Touchscreen for dogs

Playing computer games might be the perfect “brain Training” for old dogs Credit: Messerli Research Institute/Vetmeduni Vienna

Lifelong learning is not just good for people, it is also good for dogs. Dogs are capable of learning even in old age, and constant brain training and mental problem-solving create positive emotions and slow the natural pace of mental deterioration. Unlike puppies or young dogs, however, old dogs are almost never trained or challenged mentally. Senior dogs are usually perfectly integrated into our lives and we often forgive them any disobedience or stubbornness. In addition, due to their increasing physical limitations, we usually spare old dogs the sort of training we might expect from young animals.

Cognitive biologists from the Messerli Research Institute at Vetmeduni Vienna propose computer games as an efficient alternative. Simple mental tasks on the computer, combined with a reward system, can replace physically demanding training and still keep the animals mentally fit even in old age. First, however, the method must be taken out of the laboratory and transferred to the living room.

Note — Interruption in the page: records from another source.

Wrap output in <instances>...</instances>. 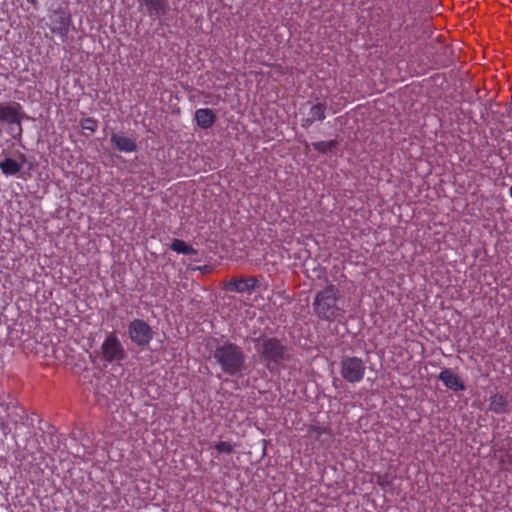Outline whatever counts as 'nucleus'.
<instances>
[{
	"label": "nucleus",
	"mask_w": 512,
	"mask_h": 512,
	"mask_svg": "<svg viewBox=\"0 0 512 512\" xmlns=\"http://www.w3.org/2000/svg\"><path fill=\"white\" fill-rule=\"evenodd\" d=\"M215 341L212 351L215 364L219 365L221 371L228 376H242L246 367V356L242 347L223 337Z\"/></svg>",
	"instance_id": "1"
},
{
	"label": "nucleus",
	"mask_w": 512,
	"mask_h": 512,
	"mask_svg": "<svg viewBox=\"0 0 512 512\" xmlns=\"http://www.w3.org/2000/svg\"><path fill=\"white\" fill-rule=\"evenodd\" d=\"M341 298V292L337 286L328 284L314 296L312 307L315 316L329 323L342 319L346 311Z\"/></svg>",
	"instance_id": "2"
},
{
	"label": "nucleus",
	"mask_w": 512,
	"mask_h": 512,
	"mask_svg": "<svg viewBox=\"0 0 512 512\" xmlns=\"http://www.w3.org/2000/svg\"><path fill=\"white\" fill-rule=\"evenodd\" d=\"M254 342L261 361L270 371L289 359L287 346L277 337L261 336Z\"/></svg>",
	"instance_id": "3"
},
{
	"label": "nucleus",
	"mask_w": 512,
	"mask_h": 512,
	"mask_svg": "<svg viewBox=\"0 0 512 512\" xmlns=\"http://www.w3.org/2000/svg\"><path fill=\"white\" fill-rule=\"evenodd\" d=\"M100 356L106 363H121L126 358L125 348L115 331L105 334L100 346Z\"/></svg>",
	"instance_id": "4"
},
{
	"label": "nucleus",
	"mask_w": 512,
	"mask_h": 512,
	"mask_svg": "<svg viewBox=\"0 0 512 512\" xmlns=\"http://www.w3.org/2000/svg\"><path fill=\"white\" fill-rule=\"evenodd\" d=\"M339 372L346 382L350 384H357L364 379L366 366L360 357L345 356L340 361Z\"/></svg>",
	"instance_id": "5"
},
{
	"label": "nucleus",
	"mask_w": 512,
	"mask_h": 512,
	"mask_svg": "<svg viewBox=\"0 0 512 512\" xmlns=\"http://www.w3.org/2000/svg\"><path fill=\"white\" fill-rule=\"evenodd\" d=\"M22 106L13 102L11 104L0 105V123L9 125V133L17 139L22 136Z\"/></svg>",
	"instance_id": "6"
},
{
	"label": "nucleus",
	"mask_w": 512,
	"mask_h": 512,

Tablet games like “sudoku” for old dogs

At obedience school or in private, puppies and young dogs are socialised and challenged using a variety of training methods to help them integrate smoothly into our daily lives. As the dogs get older, however, we increasingly – and unconsciously – reduce the level of regular training and challenges. “Yet this restricts the opportunities to create positive mental experiences for the animals, which remain capable of learning even in old age,” explains first author Lisa Wallis. “As is the case with people, dopamine production in dogs also falls in old age, leading to a decline in memory and motivational drive. But this natural mental deterioration can be countered with the specific training of cognitive skills.”

Under laboratory conditions, the training works using computer-based brain-teasers. It does take some preparation to get the dogs used to the touchscreen, but once the animals have got the trick they turn into avid computer gamers. “Touchscreen interaction is usually analysed in young dogs. But we could show that old dogs also respond positively to this cognitive training method,” says senior author Ludwig Huber. “Above all, the prospect of a reward is an important factor to motivate the animals to do something new or challenging.”

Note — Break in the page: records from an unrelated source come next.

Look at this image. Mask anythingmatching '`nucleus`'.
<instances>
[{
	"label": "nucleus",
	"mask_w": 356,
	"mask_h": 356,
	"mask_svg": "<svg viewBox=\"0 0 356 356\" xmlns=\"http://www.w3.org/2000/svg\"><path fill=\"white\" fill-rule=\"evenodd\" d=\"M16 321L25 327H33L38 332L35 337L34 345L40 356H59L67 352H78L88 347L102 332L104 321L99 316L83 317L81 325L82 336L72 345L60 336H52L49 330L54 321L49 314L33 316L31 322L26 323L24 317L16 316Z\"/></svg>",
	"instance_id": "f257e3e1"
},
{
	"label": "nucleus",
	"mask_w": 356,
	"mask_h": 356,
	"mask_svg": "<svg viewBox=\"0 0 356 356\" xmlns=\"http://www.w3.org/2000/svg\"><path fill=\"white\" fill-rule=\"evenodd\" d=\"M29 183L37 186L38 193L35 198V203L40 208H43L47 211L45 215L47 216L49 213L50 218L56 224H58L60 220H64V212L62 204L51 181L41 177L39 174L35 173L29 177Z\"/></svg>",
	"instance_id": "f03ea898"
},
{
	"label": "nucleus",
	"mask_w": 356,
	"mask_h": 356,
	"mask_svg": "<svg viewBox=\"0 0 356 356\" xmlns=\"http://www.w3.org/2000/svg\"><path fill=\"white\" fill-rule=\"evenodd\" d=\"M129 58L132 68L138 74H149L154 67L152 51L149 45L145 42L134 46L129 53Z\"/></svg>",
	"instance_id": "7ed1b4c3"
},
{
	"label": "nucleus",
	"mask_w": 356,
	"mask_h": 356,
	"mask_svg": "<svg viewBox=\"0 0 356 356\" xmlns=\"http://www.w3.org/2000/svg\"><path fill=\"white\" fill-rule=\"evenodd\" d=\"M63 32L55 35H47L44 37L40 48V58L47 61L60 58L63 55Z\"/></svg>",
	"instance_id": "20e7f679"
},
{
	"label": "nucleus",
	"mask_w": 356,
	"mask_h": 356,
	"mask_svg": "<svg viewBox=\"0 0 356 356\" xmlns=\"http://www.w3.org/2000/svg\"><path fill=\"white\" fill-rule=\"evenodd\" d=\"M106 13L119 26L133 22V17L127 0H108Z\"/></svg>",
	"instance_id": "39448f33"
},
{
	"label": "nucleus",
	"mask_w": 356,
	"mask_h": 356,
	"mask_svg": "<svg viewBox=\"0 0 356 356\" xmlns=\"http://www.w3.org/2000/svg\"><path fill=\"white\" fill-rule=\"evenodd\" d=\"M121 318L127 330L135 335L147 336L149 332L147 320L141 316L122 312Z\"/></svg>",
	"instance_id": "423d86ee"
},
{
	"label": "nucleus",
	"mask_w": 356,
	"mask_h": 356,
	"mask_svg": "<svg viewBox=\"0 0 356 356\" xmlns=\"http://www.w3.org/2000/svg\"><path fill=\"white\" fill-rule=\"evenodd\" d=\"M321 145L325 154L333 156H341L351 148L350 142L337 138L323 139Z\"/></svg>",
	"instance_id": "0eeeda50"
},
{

Mentally fit four-legged “gamers” – laboratory solution to be made available to the general public

Using simple tasks that can be solved through touchscreen interaction, followed by a reward, even old dogs remain willing to learn. “The positive feeling created by solving a mental challenge is comparable to the feeling that older people have when they learn something new, doing something they enjoy. Regular brain training shakes not only us, but also dogs out of their apathy in old age, increasing motivation and engagement and thus maximising learning opportunities”, says Huber.

It is still not clear whether dogs slowly forget the things they once learned because of reduced powers of recollection or due to a lack of training in old age. The fact is, however, that lifelong learning with the touchscreen can help counteract this development. The research team hopes that this study will not only motivate technicians and software developers, but also interested dog owners, to consider future cooperation. “Our scientific approach could result in an exciting citizen science project to increase the understanding of the importance of lifelong learning in animals,” says Wallis.